Automate to reduce human error
While this may come as a shock to some, people can and will make mistakes. The more that people have to touch things, the more likely it is that they will make mistakes. When mistakes are made in IT, they can have negative impact on the business by bringing down key systems.
For those that have yet to introduce comprehensive automation to IT, it’s time to practice what you preach! There are technology and services out there that can help IT automate routine tasks which can reduce errors and, as a result, improve availability. These technologies include things like identity management systems and data center orchestration tools.
A nice side benefit is that, with the right solution, you can also offload staff from having to perform manual processes and retarget them at more value-add activities.
Implement change management processes
Change can be a good thing, but when it goes unmanaged, it can wreak havoc in the data center and can also wreak havoc on other activities taking place in the organization. This is why a considered change management process is critical. The change management process forces additional planning and communication to take place ahead of changes. This planning ensures that all aspects of the change have been considered and the additional communication ensures that everyone is aware that the change is to take place.
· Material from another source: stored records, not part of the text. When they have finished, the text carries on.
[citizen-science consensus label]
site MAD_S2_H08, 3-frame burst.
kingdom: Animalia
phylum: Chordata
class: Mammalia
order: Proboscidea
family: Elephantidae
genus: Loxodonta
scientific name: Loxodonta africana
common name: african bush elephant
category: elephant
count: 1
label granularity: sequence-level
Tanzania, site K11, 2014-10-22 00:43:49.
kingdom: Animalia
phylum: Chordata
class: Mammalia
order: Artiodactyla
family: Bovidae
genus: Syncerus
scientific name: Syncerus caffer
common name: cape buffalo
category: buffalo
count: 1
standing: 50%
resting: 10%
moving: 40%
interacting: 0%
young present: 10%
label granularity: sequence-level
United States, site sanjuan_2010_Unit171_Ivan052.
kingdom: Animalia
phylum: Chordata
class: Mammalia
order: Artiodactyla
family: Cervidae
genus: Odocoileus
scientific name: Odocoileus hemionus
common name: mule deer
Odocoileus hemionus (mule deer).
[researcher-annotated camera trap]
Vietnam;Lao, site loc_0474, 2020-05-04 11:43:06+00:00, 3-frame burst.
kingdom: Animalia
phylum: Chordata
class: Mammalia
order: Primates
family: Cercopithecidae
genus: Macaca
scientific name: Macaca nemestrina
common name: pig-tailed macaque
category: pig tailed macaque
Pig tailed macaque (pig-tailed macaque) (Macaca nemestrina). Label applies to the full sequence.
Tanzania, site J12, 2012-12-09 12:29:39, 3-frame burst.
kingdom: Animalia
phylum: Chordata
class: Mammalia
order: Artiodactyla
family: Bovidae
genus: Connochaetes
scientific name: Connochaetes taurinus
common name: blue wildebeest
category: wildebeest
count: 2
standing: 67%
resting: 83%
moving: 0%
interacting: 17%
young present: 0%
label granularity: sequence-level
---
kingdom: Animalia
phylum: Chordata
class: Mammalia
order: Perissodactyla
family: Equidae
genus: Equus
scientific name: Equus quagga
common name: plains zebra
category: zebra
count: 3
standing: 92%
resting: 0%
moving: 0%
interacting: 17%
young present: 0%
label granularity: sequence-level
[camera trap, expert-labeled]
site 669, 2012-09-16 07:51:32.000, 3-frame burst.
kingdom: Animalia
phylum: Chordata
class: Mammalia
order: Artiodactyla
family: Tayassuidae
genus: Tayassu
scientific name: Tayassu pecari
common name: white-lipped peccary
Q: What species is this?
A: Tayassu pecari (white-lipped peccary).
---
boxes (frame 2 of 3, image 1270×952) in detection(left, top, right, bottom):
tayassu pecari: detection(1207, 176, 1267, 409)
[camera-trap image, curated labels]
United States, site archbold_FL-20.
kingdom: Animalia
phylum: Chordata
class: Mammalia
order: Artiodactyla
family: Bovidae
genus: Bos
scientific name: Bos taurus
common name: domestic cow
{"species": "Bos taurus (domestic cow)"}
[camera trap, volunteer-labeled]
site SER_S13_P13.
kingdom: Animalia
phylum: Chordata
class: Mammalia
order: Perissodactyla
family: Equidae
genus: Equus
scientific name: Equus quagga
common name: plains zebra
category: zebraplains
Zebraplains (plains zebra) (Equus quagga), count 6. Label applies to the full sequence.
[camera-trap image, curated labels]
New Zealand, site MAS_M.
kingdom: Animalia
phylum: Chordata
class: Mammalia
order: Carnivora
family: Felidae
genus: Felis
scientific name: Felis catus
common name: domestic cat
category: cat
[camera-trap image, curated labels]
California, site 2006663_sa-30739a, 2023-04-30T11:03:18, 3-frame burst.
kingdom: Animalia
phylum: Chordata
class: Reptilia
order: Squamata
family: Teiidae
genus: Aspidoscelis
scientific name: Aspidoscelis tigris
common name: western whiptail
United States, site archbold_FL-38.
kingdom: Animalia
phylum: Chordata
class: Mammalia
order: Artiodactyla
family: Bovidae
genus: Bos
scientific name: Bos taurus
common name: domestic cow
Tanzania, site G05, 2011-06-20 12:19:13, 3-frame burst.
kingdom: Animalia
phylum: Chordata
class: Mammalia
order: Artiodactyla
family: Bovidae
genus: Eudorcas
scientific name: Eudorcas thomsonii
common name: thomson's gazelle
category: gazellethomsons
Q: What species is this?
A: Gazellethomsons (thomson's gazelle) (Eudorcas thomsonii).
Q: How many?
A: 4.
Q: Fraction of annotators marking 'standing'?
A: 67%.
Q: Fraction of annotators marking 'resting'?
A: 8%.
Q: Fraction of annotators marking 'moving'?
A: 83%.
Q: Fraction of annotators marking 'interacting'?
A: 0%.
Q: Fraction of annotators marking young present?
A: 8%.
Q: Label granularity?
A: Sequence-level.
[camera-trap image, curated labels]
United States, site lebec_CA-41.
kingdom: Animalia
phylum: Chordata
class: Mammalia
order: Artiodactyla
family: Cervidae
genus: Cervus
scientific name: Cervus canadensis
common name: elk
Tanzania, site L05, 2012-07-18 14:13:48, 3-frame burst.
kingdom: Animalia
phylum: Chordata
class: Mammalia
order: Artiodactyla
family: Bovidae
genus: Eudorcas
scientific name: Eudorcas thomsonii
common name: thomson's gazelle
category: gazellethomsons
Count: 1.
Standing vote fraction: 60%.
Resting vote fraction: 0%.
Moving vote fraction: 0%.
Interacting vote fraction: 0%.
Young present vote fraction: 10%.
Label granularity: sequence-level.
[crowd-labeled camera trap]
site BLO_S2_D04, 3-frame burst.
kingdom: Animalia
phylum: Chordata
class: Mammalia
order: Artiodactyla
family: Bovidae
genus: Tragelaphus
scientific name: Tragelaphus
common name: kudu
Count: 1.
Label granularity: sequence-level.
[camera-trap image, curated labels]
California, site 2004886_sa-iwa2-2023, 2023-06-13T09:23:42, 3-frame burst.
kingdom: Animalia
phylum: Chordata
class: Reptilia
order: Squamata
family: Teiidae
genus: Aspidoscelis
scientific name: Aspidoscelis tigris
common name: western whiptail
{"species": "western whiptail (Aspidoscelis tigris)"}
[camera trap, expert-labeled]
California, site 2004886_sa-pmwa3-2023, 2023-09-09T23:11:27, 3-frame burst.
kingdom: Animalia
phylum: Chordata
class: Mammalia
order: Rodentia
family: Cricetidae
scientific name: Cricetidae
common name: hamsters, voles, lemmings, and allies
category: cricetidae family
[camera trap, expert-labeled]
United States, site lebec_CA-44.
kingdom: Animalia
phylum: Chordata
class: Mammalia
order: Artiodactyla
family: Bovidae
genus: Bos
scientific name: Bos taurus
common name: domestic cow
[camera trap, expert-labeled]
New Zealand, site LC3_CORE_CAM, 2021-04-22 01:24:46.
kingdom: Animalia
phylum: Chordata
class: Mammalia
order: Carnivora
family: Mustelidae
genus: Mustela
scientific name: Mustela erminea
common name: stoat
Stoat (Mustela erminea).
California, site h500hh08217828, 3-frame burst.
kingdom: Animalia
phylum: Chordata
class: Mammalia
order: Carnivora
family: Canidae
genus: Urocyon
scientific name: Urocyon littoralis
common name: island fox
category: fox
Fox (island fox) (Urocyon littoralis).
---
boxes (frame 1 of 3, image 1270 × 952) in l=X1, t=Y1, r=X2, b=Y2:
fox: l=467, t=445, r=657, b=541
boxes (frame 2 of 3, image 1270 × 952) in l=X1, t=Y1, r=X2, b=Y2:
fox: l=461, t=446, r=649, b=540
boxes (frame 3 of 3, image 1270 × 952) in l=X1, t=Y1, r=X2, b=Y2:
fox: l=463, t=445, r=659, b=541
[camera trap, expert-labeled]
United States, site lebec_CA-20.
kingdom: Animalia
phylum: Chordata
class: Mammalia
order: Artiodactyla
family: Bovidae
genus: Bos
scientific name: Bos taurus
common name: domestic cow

This provides an opportunity to ensure that a change will not impact an organizational activity,
Implement automatic workload migration tools
Just as humans make mistakes every so often, hardware fails every so often, too. Of course, when it does, availability suffers immediately. In traditional shops, it might take some time for a service to be brought back up. First, IT has to notice that something is down and then someone has to manually place that service back into operation. But, with services such as VMware’s Distributed Resource Scheduler, workloads can be automatically shifted around these kinds of failures and, while there may still be a few minutes of downtime, the impact is much less than it would be otherwise.
Review and revise backup and recovery systems and policies
What’s your current RTO? What’s your current RPO? Are you running backup and recovery software that best matches the recovery needs of the organization? Can you afford to lose a complete day’s worth of work if you’re still using traditional backup tools? Do you need to start thinking about continuous data protection tools to reduce downtime and data loss?
These are questions that CIOs should consider on a cycle as they look at the rest of the environment to determine whether or not it’s continuing to meet organizational needs.
Comprehensive monitoring
Items in your environment will fail. It’s gonna happen. It’s how you react to those failures that make the difference. If you have automated workload failover techniques, that’s great, but that original instance still needs to be returned to service at some point. You might be able to use workload orchestration technologies to automatically restart the original workload when a failure is detected, but you first have to actually detect that a failure occurred.
Even better, it’s nice to know when a failure is about to occur. Perhaps a perfectly preventable problem is poised to take place. For example, servers run out of disk space and, when that happens, workloads stop working. These kinds of issues are so easy to prevent with even the most basic monitoring solution, but too many run without, instead depending on administrators to notice when issues are about to arise.
Every IT shop should have basic monitoring in place and, if possible, comprehensive monitoring that goes down to the application level, down to the disk level, and as deep as reasonable to keep systems running and functional.
Summary
As IT continues to grow in importance, CIOs must remain ever-vigilant with maintaining and even increasing availability levels. After all, if a CIO can’t demonstrate that he can “keep the lights on” how can he be taken seriously as a business equal?